On a generalized Aviles-Giga functional: compactness, zero-energy states, regularity estimates and energy bounds

TL;DR

This paper extends the analysis of the Aviles-Giga functional to general convex norms, establishing compactness, rigidity, regularity, and energy bounds for divergence-free vector fields with norm constraints.

Contribution

It generalizes key results from the Euclidean case to arbitrary convex norms, providing new compactness, rigidity, and regularity estimates for the generalized functional.

Findings

Proved compactness in $L^p$ for bounded energy sequences.
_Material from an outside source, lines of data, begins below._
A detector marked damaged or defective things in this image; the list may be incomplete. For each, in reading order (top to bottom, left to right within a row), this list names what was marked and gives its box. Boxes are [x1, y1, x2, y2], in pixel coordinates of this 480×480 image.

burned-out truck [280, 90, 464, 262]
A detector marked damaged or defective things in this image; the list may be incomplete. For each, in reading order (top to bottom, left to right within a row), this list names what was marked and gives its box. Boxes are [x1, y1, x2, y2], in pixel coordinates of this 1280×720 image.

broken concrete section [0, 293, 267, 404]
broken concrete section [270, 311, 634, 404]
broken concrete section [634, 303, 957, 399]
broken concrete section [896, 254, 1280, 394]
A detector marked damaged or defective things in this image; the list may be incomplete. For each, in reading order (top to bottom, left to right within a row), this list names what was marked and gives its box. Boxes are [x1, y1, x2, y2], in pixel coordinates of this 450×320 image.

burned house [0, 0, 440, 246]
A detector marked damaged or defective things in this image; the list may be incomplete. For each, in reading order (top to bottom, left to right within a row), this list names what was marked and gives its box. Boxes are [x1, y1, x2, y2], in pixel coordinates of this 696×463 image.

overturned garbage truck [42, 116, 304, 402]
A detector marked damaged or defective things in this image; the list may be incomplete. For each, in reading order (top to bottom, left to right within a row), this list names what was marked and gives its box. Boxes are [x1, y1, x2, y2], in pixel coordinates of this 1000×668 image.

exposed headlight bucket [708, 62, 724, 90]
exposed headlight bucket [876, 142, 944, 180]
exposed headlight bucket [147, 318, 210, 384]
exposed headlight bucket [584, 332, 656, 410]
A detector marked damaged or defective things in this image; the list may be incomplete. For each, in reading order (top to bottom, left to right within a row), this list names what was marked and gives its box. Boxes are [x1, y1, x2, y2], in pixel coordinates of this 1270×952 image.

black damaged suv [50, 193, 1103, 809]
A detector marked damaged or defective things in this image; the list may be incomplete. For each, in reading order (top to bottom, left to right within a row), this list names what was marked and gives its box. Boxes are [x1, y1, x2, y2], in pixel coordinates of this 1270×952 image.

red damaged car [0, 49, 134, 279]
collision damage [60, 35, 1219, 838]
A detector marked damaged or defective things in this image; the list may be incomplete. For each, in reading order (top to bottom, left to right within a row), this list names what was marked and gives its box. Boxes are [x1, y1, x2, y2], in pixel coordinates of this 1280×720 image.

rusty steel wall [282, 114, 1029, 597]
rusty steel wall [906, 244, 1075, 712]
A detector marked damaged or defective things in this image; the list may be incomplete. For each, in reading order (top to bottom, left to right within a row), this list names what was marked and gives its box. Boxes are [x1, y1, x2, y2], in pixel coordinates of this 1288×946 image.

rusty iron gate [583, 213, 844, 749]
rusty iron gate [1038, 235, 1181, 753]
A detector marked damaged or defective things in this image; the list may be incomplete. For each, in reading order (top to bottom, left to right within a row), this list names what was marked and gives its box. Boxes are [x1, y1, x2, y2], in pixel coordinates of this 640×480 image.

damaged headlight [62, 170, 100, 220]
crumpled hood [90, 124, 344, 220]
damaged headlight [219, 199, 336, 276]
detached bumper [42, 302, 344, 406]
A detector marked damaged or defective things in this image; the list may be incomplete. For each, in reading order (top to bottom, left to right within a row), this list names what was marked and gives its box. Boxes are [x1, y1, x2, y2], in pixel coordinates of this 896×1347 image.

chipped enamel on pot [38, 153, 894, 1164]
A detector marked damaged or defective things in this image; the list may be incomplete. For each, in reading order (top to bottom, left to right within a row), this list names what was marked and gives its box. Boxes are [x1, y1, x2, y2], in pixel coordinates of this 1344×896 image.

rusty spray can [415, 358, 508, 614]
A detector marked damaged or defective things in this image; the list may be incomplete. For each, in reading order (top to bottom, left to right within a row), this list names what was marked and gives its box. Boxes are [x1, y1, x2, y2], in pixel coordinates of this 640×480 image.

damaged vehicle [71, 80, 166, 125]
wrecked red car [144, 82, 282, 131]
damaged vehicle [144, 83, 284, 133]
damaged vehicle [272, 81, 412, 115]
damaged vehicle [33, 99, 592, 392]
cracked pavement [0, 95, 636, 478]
Established rigidity of zero-energy states.

Derived optimal regularity estimates based on entropy production.

Abstract

Given any strictly convex norm $\|\cdot\|$ on $\mathbb{R}^2$ that is $C^1$ in $\mathbb{R}^2\setminus\{0\}$, we study the generalized Aviles-Giga functional \[I_{\epsilon}(m):=\int_{\Omega} \left(\epsilon \left|\nabla m\right|^2 + \frac{1}{\epsilon}\left(1-\|m\|^2\right)^2\right) \, dx,\] for $\Omega\subset\mathbb R^2$ and $m\colon\Omega\to\mathbb R^2$ satisfying $\nabla\cdot m=0$. Using, as in the euclidean case $\|\cdot\|=|\cdot|$, the concept of entropies for the limit equation $\|m\|=1$, $\nabla\cdot m=0$, we obtain the following. First, we prove compactness in $L^p$ of sequences of bounded energy. Second, we prove rigidity of zero-energy states (limits of sequences of vanishing energy), generalizing and simplifying a result by Bochard and Pegon. Third, we obtain optimal regularity estimates for limits of sequences of bounded energy, in terms of their entropy productions. Fourth, in the case of a limit map in $BV$, we show that lower bound provided by entropy productions and upper bound provided by one-dimensional transition profiles are of the same order. The first two points are analogous to what is known in the euclidean case $\|\cdot\|=|\cdot|$, and the last two points are sensitive to the anisotropy of the norm $\|\cdot\|$.